After Malachor, nothing is the same. Everything is too quiet, too dark, too much. No one wants to break the silence.

Because at least silence is coated in certainty.

Notes:

this is my first decent-sized fic for the star wars fandom in general, so i apologize in advance if any moments in this seem rushed and/or ooc.

(title inspired by "what do you go home to?" by explosions in the sky)

Work Text:

The hours following Kanan and Ezra’s return were long--much longer than Sabine would have liked to admit that they felt. Two days passed in a silence that manifested itself over the Ghost like a dense fog, heavy with unspoken words, yet cold and empty. Sabine would occasionally hear Kanan and Hera speak to each other in hushed voices, sharing words that that weren’t meant for the rest of the crew just yet; her heart clenched whenever she heard Hera stifle a sob. As the time ticked by, the Ghost began to feel less and less like home. The rooms felt hollow and open, the walls vacant and pale, and no amount of artistic expression conjured up from Sabine’s fingertips could give them color.

Eventually, spending time aboard the Ghost had drained Sabine entirely. She began to wake up earlier, heading outside before dawn and sometimes not returning before dusk. She often found herself taking up a variety of different jobs around the base; at least when she was working, she could hold conversations with other people.

Today, she and Ezra seemed to share the same ideas. Sabine had been sketching away at an image of the sunrise--they were always so captivating on Atollon--when she noticed him leaving the Ghost, his gaze cast downwards.

“Ezra?” she stood up and called out after him. The boy offered no response, either not hearing her or simply choosing to ignore her. He continued to walk forward, arms folded together and pressed tightly against his chest, as if he was trying to curl up into himself and disappear. He probably was.
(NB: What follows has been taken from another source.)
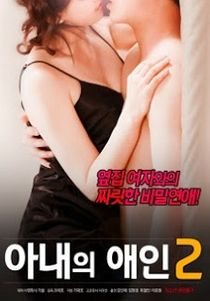 My Wife's Lover 2 (2018)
Sabine exhaled sharply through her nose as she watched his figure move away silently, frustration and sadness gnawing at her from the inside. All he probably wanted was to be alone, but then again, so did everyone else. She bit her lip as she watched him move away, farther and farther from the makeshift fence of sensor markers. She turned her body to follow him, then thought better of it. If he ran into trouble with the krykna, Sabine knew he could take care of himself.


 

"Have you seen Ezra?” 

Sabine glanced away from the spot of the wall she’d been studying to find Hera standing against the doorframe of her cabin. “Not since earlier. Why?” The heat had a way of pushing Sabine back into the Ghost much earlier than she had anticipated, and today was no exception. To hear that Ezra hadn’t followed suit was a surprise. 

“Rex wanted to talk to him.” Hera’s tone was soft, quiet, as if speaking any louder required more effort than she possessed. “Wherever he’s gone, he doesn’t have his comlink on him.” 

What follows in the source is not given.